The one film that sticks with me more than any other doc I've ever seen is CAPTURING THE FRIEDMANS.
This is a topic where you can say which documentary has really impressed you, and why people should see it. Can be a recent one or an all-time favourite. Can't be your own though, sorry...
We also have a Documentary Films topic for our Professionals where the debate is private and possibly more controversial. This topic here is for recommendations to the documentary-interested public.
This topic is for praising the work of others, not your own. If you want to beat the drum for your own documentary, please don't do it here. Enthusiasts use our Public Classifieds, and Professionals have their own Shameless Self-Promotion topic.
In reply to Nick Higgins's post on Wed 16 Mar 2011 :
I second COUNTDOWN TO ZERO, screen it as a double feature with INTO ETERNITY for a completely relevant and mind blowing evening.
Another aftermath of a catastrophic event: Iraq in Fragments by James Longley. One man with a video camera: children & war
BARAKA; The holy grail of documentary cinematography imho
American Movie is possibly my all time funniest doc choice ever, about obsessive moviemaking.
Closely followed by the gem, Exit Through the Gift Shop, also about obsessive movie making, in a strange sort of way...
And just to round out a trio of great films about obsessive movie making, don't forget Lost in La Mancha.
Streetwise: My absolute favorite and the one that helped me understand that a documentary was different than a fiction film.
There's a very good documentary made by New Zealand filmmaker Justin Pemberton called The Nuclear Comeback (2008) about the question of whether or not nuclear power is what we need, to have more environmentally friendly energy production. (I made a documentary on the same subject, but it's not nearly as good.) Pemberton tries to give both sides of the debate an even chance to make their case – but it's hard not to notice that the main proponent of nuclear energy is an arrogant jerk. Nonetheless, the trend has been towards a huge, global renaissance in nuclear power. I suspect that the currently unfolding tragedy in Japan might change that. Let's all hope that it doesn't turn out to be as bad as it could be (and as I suspect it is).

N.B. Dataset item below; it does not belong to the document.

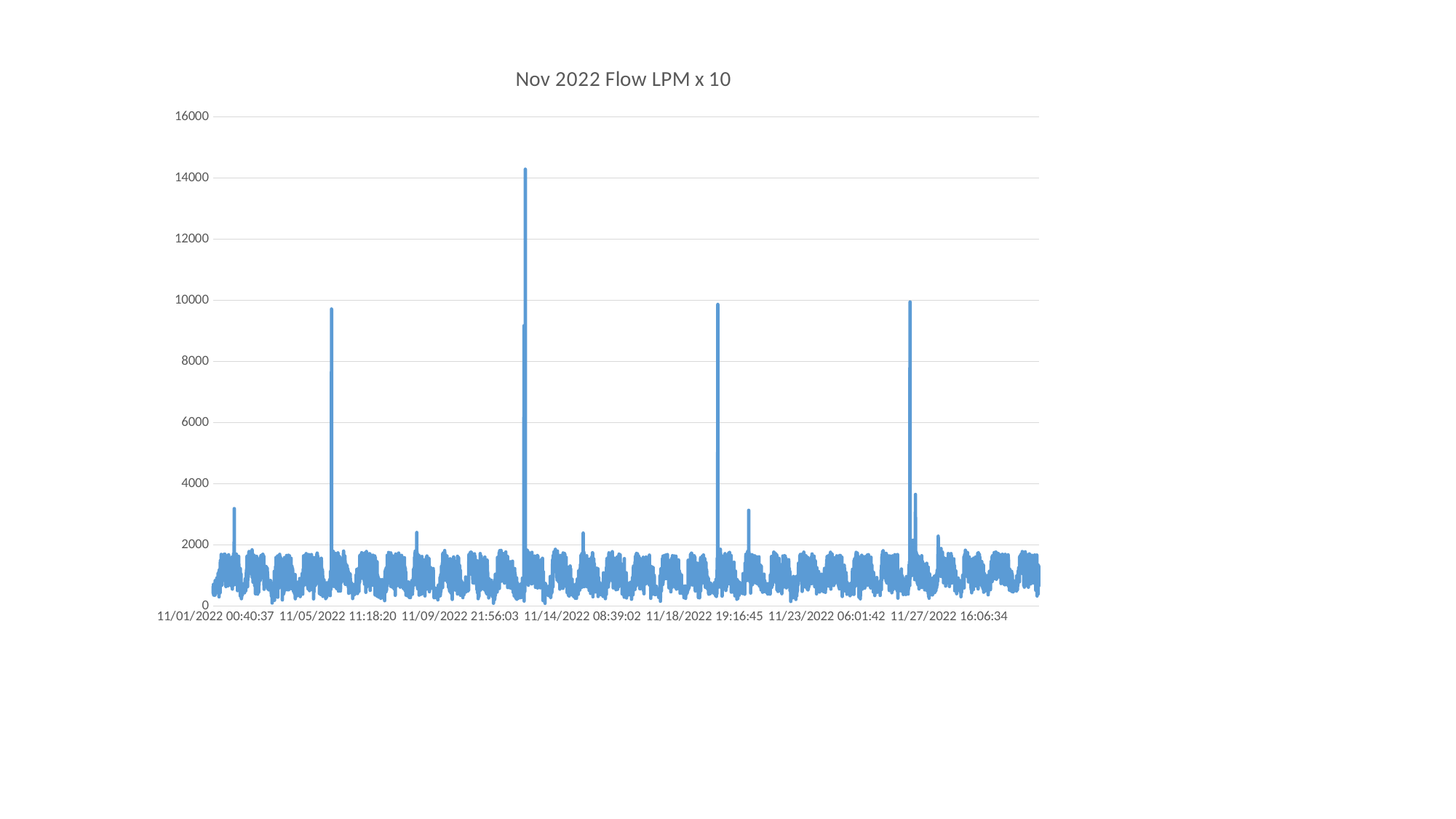
Is the spike near 11/27/2022 16:06:34 greater or less than 6000? greater Which spike is taller: the one near 11/05/2022 11:18:20 or the one between 11/09/2022 21:56:03 and 11/14/2022 08:39:02? the one between 11/09/2022 21:56:03 and 11/14/2022 08:39:02 Is the spike near 11/05/2022 11:18:20 greater or less than 8000? greater Is the tallest spike in the chart greater or less than 16000? less What is the first date label on the horizontal axis? 11/01/2022 00:40:37 What kind of chart is shown on the slide? line chart How many spikes in the chart rise above 8000? 4 How many date labels are printed along the horizontal axis? 7 What is the title of the chart? Nov 2022 Flow LPM x 10 What is the highest value shown on the vertical axis of the chart? 16000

But probably my favorite documentary on nuclear issues is Radio Bikini (1987) from director Robert Stone, about the nuclear bomb tests carried out by the US military after WWII. It's mostly constructed from archival footage – masterfully edited. But it's elevated to being more than just an archival film by two poignant interviews – one with a native Pacific islander who was forced to leave his home by the tests, and one with a US sailor who was part of the testing, and became an unwitting test subject. Highly recommended as an example of a historical documentary that packs a punch.
Not pleasant viewing. Made a deep impact on me. See directors cut version. Great but bizarre film making. Its a controversial film, that i think is misunderstood by many.
also – in terms of Nuclear related films, i always loved The Atomic Cafe, masterfully edited over 5 years out of archival footage only. It apparently can be watched in its entirety on this youtube clip but there are ads throughout. maybe not the best movie to break up with ads, so it's probably best to seek an alternative way to view it.
I know others liked it a lot, but I have to say I found Into Eternity incredibly pretentious. Saw it at a film festival and I couldn't take more than 30 minutes of it.
'Darwin's Nightmare', one of the most frightening films I've seen.
'To see if I'm smiling', caught this late one night by chance and was bewildered that it had not been on earlier and promoted.
LIFE AND DEBT is great if you want to see how the world really works for most of it's inhabitants
'Grown in Detroit', check out the trailer and witness that good things can come out of bad things...
Mascha, as mentioned above, please do not use this topic to promote your own work.
For my money, it is hard to beat 2008 Oscar winner MAN ON WIRE.
In reply to Mascha Poppenk-Bouwens's post on Fri 18 Mar 2011 :
Folks, from here on we'll simply delete any post with a self-promotional angle to it. So don't even bother.
Mon tout petit/Mein Kleines Kind, Katja Baumgarten. The midwife carries her child to term knowing well ahead s/he will not survive long. She made her own film about this.